There is no guarantee of work for apprentices in Local 3, if there is no work, apprentices will sit just like in every other local in the world.



> Why don't you ask one of your Business Representatives if they know anything about Local 3's policy?


 Why would I? First of all it is Saturday. Second of all, YOU made the assertion of this *impossible guarantee*, so I am simply asking YOU to either show it in writing, or admit it's just gossip based on assumption.



> Now, that being said HW, I don't believe ANY answer will be good enough for you.


 If you show me the guarantee that you said is in place, I will admit I was wrong about it. It's as simple as that. So instead of talking around the issue, why don't you just post the bylaws/agreement where this guarantee and it's system are written?? The answer: because there is no such guarantee. 



> At this point, I have done my due diligence with regards to answering your question.


 No, you haven't. You said there was a guarantee, I asked you to show me where in writing, you still haven't shown me. You haven't done anything to prove this guarantee other than link to pages which absolutely don't state any guarantee in any way, shape or form.

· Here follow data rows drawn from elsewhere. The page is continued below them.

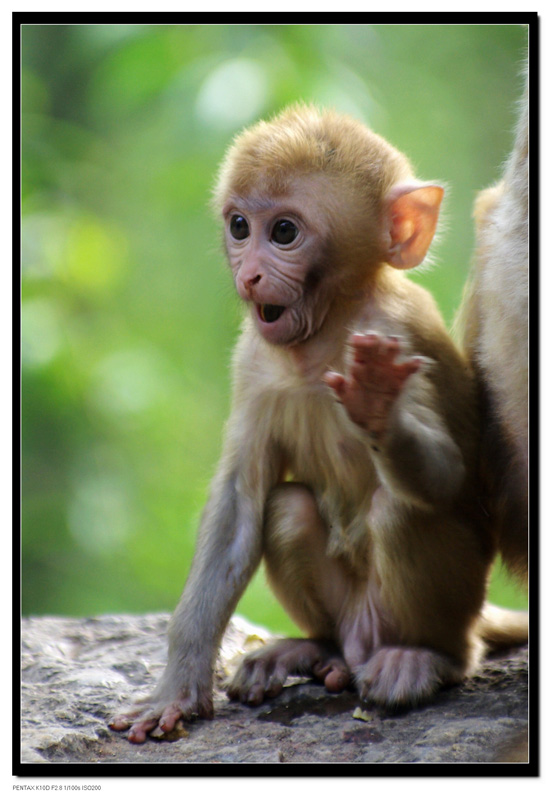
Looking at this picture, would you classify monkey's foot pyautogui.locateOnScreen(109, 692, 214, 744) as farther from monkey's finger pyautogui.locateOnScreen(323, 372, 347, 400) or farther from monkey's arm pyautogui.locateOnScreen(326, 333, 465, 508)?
monkey's finger pyautogui.locateOnScreen(323, 372, 347, 400)

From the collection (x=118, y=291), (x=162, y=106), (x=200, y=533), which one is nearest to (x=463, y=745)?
(x=200, y=533)

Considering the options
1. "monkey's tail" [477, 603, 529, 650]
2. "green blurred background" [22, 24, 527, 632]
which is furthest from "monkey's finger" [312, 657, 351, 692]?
"monkey's tail" [477, 603, 529, 650]

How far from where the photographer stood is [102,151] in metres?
6.41

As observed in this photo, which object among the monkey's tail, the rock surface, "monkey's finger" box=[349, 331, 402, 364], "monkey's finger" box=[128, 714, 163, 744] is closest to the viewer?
"monkey's finger" box=[349, 331, 402, 364]

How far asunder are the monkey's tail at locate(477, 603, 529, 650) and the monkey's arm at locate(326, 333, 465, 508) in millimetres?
998

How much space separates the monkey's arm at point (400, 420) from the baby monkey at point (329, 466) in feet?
0.04

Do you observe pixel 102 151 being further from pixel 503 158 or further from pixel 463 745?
pixel 463 745

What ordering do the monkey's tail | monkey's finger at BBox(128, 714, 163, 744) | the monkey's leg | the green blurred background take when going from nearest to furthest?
1. monkey's finger at BBox(128, 714, 163, 744)
2. the monkey's leg
3. the green blurred background
4. the monkey's tail

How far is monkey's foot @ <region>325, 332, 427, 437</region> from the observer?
9.51ft

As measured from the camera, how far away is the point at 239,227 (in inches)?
148

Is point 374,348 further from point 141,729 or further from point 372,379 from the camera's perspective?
point 141,729

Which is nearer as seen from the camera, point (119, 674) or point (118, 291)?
point (119, 674)

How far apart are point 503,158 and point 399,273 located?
62 cm

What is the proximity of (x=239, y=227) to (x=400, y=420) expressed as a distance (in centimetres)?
108
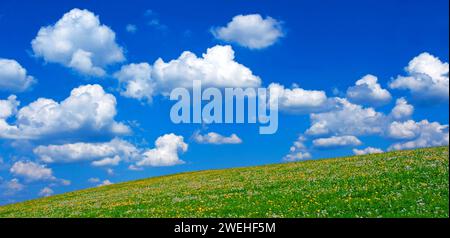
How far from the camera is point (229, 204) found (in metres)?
27.7

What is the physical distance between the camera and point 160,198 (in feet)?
119

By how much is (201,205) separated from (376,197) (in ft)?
33.2
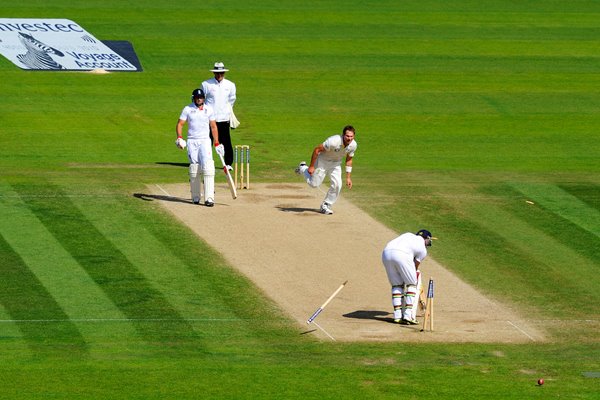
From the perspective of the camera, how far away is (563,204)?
3145 cm

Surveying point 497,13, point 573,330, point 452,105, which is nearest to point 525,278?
point 573,330

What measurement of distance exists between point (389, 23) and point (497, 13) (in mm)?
4497

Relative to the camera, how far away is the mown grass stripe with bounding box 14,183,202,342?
2295 cm

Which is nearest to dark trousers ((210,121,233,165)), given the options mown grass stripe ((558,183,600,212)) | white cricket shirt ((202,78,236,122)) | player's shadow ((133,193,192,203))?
white cricket shirt ((202,78,236,122))

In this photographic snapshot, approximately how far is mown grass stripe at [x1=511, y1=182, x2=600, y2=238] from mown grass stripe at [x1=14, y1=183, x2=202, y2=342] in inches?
368

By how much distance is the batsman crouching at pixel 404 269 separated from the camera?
22.7 meters

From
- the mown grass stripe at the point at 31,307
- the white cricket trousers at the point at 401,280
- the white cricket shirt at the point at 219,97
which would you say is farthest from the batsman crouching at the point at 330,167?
the white cricket trousers at the point at 401,280

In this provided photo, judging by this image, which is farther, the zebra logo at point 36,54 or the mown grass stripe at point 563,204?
the zebra logo at point 36,54

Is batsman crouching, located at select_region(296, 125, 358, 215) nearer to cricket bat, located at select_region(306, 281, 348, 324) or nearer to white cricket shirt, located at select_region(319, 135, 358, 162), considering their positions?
white cricket shirt, located at select_region(319, 135, 358, 162)

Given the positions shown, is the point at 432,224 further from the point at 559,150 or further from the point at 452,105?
the point at 452,105

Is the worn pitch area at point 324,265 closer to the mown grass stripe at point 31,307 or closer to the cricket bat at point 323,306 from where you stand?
the cricket bat at point 323,306

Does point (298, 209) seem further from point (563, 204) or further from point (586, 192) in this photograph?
point (586, 192)

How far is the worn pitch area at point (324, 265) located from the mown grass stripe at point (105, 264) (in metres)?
1.79

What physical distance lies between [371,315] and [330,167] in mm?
6400
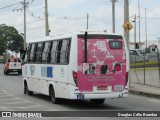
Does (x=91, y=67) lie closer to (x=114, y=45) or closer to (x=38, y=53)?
(x=114, y=45)

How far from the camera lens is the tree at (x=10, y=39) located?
143250 mm

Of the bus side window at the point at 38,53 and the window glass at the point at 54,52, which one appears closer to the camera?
the window glass at the point at 54,52

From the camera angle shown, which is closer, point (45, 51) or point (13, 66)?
point (45, 51)

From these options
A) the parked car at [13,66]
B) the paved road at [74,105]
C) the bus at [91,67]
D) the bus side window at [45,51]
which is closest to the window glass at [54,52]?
the bus at [91,67]

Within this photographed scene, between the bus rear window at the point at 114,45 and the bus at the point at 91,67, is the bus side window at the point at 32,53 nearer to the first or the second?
the bus at the point at 91,67

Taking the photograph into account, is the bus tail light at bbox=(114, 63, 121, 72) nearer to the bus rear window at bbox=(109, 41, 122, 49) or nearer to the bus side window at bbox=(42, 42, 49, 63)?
the bus rear window at bbox=(109, 41, 122, 49)

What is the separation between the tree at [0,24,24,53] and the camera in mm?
143250

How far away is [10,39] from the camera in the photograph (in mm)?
145750

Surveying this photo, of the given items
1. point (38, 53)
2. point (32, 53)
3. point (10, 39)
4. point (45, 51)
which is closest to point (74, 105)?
point (45, 51)

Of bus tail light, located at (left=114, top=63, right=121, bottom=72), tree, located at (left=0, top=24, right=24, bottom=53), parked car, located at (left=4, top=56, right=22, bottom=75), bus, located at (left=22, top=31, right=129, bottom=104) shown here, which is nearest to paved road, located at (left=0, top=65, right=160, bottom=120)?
bus, located at (left=22, top=31, right=129, bottom=104)

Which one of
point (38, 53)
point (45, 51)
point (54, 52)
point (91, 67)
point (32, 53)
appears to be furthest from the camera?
point (32, 53)

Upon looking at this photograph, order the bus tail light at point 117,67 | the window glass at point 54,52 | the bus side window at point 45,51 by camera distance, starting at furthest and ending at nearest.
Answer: the bus side window at point 45,51 → the window glass at point 54,52 → the bus tail light at point 117,67

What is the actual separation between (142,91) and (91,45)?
22.8ft

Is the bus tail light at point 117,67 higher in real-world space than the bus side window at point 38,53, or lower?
lower
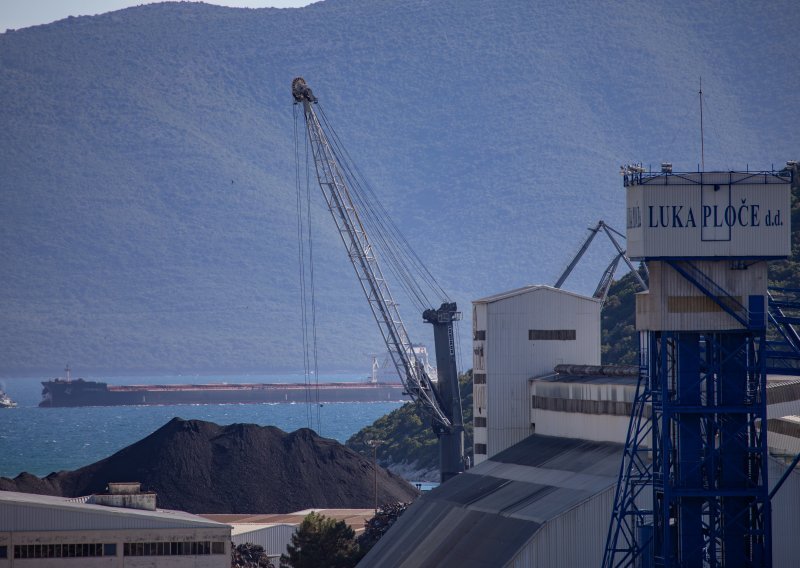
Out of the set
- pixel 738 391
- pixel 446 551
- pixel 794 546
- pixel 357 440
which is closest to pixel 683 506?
pixel 738 391

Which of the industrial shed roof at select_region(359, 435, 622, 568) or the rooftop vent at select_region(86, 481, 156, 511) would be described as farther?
the rooftop vent at select_region(86, 481, 156, 511)

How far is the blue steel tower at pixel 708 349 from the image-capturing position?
4225cm

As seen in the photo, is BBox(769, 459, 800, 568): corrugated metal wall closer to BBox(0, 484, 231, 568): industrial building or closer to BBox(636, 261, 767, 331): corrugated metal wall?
BBox(636, 261, 767, 331): corrugated metal wall

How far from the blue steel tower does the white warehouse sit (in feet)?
86.0

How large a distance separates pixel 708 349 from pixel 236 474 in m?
79.4

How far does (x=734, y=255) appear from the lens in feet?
140

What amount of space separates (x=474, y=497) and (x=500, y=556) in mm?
9220

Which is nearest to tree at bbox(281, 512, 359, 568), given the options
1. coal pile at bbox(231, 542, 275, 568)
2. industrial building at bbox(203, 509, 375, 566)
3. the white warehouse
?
coal pile at bbox(231, 542, 275, 568)

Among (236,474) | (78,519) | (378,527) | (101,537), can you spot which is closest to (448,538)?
(101,537)

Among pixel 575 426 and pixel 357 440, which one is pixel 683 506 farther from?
pixel 357 440

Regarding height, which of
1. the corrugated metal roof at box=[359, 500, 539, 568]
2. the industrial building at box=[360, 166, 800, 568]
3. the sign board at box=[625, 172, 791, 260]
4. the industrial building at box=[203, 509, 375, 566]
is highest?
the sign board at box=[625, 172, 791, 260]

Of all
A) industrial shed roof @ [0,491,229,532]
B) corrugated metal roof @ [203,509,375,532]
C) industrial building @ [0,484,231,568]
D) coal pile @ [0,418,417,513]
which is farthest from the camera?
coal pile @ [0,418,417,513]

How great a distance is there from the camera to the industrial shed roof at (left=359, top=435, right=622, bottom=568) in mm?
51844

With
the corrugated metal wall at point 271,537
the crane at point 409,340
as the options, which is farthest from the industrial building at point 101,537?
the crane at point 409,340
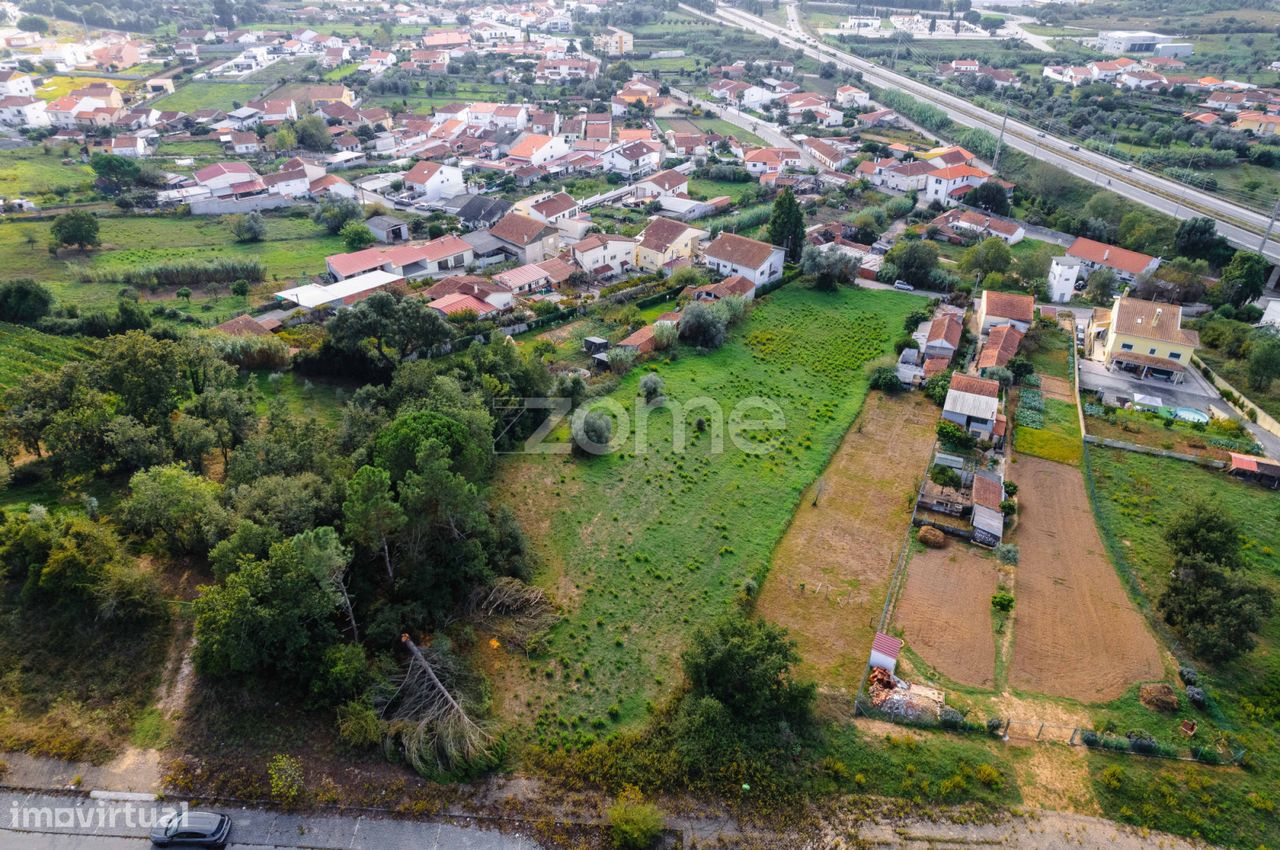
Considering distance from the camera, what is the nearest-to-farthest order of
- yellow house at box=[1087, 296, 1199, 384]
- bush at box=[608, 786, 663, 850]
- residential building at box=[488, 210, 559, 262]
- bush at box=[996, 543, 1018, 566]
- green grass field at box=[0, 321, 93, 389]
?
bush at box=[608, 786, 663, 850]
bush at box=[996, 543, 1018, 566]
green grass field at box=[0, 321, 93, 389]
yellow house at box=[1087, 296, 1199, 384]
residential building at box=[488, 210, 559, 262]

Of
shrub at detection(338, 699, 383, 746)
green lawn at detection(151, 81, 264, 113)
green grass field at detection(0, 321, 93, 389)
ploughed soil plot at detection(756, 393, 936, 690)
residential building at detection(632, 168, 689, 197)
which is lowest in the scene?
ploughed soil plot at detection(756, 393, 936, 690)

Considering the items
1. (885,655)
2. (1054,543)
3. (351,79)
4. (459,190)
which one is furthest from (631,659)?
(351,79)

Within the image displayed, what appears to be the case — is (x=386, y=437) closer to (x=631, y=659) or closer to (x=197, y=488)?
(x=197, y=488)

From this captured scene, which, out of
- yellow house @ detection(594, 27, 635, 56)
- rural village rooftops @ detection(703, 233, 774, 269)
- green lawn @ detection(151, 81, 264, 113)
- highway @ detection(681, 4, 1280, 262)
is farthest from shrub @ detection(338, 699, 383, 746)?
yellow house @ detection(594, 27, 635, 56)

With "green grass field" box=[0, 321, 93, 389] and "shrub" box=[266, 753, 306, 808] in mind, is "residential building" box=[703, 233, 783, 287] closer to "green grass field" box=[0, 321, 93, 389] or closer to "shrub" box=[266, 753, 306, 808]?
"green grass field" box=[0, 321, 93, 389]

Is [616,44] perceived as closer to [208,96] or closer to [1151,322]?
[208,96]

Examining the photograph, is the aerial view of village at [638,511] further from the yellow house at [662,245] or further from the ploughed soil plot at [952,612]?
the yellow house at [662,245]

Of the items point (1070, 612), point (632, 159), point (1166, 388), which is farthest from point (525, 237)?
point (1070, 612)
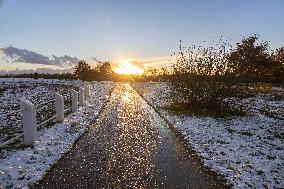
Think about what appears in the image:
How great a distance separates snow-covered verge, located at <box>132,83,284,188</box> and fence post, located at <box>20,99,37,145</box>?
4.81 meters

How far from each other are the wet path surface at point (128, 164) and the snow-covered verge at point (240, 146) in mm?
545

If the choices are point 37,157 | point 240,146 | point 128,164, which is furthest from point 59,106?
point 240,146

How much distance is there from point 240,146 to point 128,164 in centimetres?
409

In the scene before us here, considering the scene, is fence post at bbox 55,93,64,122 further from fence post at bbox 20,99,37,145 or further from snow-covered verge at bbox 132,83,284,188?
snow-covered verge at bbox 132,83,284,188

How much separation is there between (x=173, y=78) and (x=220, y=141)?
38.8ft

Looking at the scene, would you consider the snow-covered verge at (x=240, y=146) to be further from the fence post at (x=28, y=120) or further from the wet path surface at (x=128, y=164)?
the fence post at (x=28, y=120)

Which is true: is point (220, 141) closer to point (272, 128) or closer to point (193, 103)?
point (272, 128)

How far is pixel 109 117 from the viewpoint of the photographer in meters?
16.9

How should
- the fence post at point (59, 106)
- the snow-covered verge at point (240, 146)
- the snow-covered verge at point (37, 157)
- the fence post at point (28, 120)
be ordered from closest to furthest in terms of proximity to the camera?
1. the snow-covered verge at point (37, 157)
2. the snow-covered verge at point (240, 146)
3. the fence post at point (28, 120)
4. the fence post at point (59, 106)

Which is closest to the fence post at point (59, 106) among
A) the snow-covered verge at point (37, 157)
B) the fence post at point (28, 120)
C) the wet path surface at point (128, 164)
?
the snow-covered verge at point (37, 157)

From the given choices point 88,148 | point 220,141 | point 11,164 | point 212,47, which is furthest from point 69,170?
point 212,47

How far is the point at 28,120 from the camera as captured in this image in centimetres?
993

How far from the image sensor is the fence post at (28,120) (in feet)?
32.2

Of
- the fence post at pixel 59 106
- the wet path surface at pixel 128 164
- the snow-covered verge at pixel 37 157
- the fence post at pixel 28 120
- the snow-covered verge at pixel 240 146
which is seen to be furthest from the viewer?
the fence post at pixel 59 106
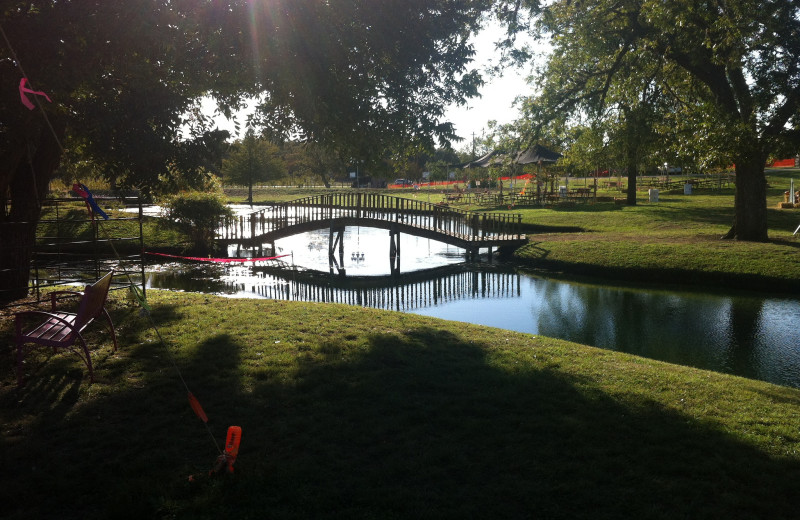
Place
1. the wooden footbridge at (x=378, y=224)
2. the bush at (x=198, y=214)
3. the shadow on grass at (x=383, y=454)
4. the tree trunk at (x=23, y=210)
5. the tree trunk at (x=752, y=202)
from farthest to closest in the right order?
1. the bush at (x=198, y=214)
2. the wooden footbridge at (x=378, y=224)
3. the tree trunk at (x=752, y=202)
4. the tree trunk at (x=23, y=210)
5. the shadow on grass at (x=383, y=454)

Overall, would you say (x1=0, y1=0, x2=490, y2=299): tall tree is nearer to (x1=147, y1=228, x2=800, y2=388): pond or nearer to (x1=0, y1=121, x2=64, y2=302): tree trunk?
(x1=0, y1=121, x2=64, y2=302): tree trunk

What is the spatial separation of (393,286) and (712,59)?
487 inches

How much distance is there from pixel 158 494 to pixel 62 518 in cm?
61

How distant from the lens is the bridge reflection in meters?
17.4

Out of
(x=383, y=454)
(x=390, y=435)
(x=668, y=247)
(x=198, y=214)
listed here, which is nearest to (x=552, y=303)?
(x=668, y=247)

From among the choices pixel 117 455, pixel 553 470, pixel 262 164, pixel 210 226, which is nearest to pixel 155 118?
pixel 117 455

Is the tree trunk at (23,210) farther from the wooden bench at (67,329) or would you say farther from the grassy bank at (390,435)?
the wooden bench at (67,329)

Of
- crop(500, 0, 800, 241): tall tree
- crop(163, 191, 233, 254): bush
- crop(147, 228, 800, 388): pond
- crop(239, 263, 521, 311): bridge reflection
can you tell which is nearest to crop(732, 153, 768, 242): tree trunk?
crop(500, 0, 800, 241): tall tree

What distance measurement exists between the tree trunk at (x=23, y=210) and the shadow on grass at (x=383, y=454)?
230 inches

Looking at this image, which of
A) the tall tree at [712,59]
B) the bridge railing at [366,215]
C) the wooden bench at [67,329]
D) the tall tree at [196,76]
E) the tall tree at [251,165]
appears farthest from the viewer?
the tall tree at [251,165]

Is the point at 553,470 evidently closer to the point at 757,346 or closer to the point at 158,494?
the point at 158,494

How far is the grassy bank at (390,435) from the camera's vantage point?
4363 mm

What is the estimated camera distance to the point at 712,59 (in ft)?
61.6

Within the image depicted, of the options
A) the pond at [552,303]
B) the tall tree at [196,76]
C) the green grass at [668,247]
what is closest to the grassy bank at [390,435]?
the pond at [552,303]
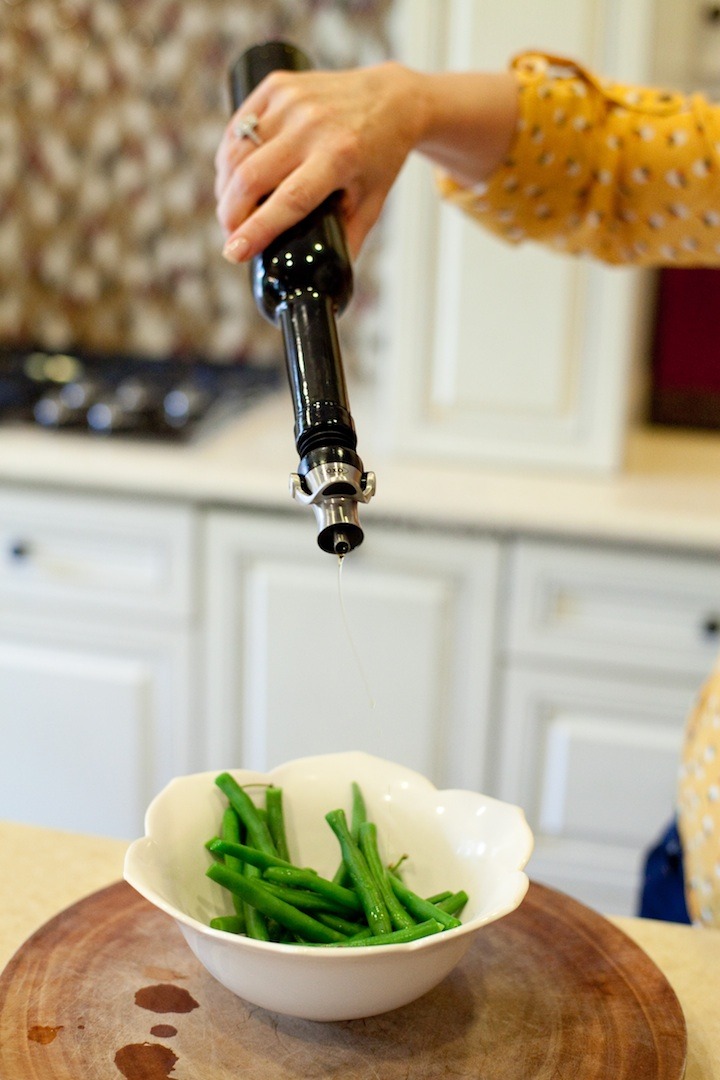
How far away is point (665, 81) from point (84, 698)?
4.53 feet

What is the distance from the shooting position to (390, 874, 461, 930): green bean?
666 mm

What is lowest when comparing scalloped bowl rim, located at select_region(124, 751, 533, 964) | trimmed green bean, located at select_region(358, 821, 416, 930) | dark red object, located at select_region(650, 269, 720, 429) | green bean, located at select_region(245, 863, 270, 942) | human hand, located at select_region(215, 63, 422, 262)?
green bean, located at select_region(245, 863, 270, 942)

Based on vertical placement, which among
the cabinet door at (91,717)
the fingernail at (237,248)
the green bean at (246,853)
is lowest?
the cabinet door at (91,717)

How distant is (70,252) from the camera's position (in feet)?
8.35

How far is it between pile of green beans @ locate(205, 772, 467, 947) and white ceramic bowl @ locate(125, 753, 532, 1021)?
0.02 metres

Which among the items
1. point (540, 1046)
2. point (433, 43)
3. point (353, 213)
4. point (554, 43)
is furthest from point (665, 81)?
point (540, 1046)

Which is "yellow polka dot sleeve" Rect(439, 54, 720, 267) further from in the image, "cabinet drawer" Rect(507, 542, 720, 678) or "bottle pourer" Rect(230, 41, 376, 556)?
"cabinet drawer" Rect(507, 542, 720, 678)

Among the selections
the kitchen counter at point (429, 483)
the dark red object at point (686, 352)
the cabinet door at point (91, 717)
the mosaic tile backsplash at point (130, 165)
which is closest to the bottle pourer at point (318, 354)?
the kitchen counter at point (429, 483)

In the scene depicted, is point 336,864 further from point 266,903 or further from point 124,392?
point 124,392

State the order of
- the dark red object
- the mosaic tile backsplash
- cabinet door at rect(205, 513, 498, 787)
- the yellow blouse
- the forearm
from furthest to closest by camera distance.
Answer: the mosaic tile backsplash, the dark red object, cabinet door at rect(205, 513, 498, 787), the yellow blouse, the forearm

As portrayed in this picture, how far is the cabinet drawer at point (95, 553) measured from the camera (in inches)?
73.5

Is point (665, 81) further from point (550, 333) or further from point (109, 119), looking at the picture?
point (109, 119)

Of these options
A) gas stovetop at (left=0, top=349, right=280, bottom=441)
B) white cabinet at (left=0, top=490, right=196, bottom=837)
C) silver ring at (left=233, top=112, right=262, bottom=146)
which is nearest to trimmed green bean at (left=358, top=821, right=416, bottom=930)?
silver ring at (left=233, top=112, right=262, bottom=146)

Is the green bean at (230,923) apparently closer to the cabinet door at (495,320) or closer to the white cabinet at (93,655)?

> Local 3 IBEW was the first Local in the United States to guarantee apprentices continuous work throughout their tenure.


 If this were true, you would easily be able to show me this. Why haven't you?

Why is it so difficult for you to just show any type of written evidence of this guarantee??


> We also were the first Local in the United States to have a work share program (yes...furlough)


 Yes, and that furlough is written out clearly. You see how that works? Furlough is real. Guarantee of work is not real.

I will await you to not post any proof but continue to lie about the guarantee, since we both know that is what you are going to do.


----------



## icefalkon (Dec 16, 2007)

Did you understand the first sentence of the JIB Apprenticeship Page? 

_The Apprentice Program of the Electrical Industry of IBEW Local Union No. 3 includes a *minimum of 35 hours per week on-the-job training for four years* plus the following requirements:[

The only entity empowered to make that statement is the Joint Industry Board's Apprentice Committee. There is your first black and white. I will continue this later._


----------



## HackWork (Oct 2, 2009)

icefalkon said:


> Did you understand the first sentence of the JIB Apprenticeship Page?
> 
> _The Apprentice Program of the Electrical Industry of IBEW Local Union No. 3 includes a *minimum of 35 hours per week on-the-job training for four years* plus the following requirements:[ _


_ I did. That's not in any agreement, it is one person's understanding of it, who then wrote it on a webpage.

My local says the same thing, "Apprentices receive 8 hours classroom training and a minimum of 32 hours OTJ (On The Job) training per week." 

It only means that they normally work 32 hours per week, but they could work more due to overtime.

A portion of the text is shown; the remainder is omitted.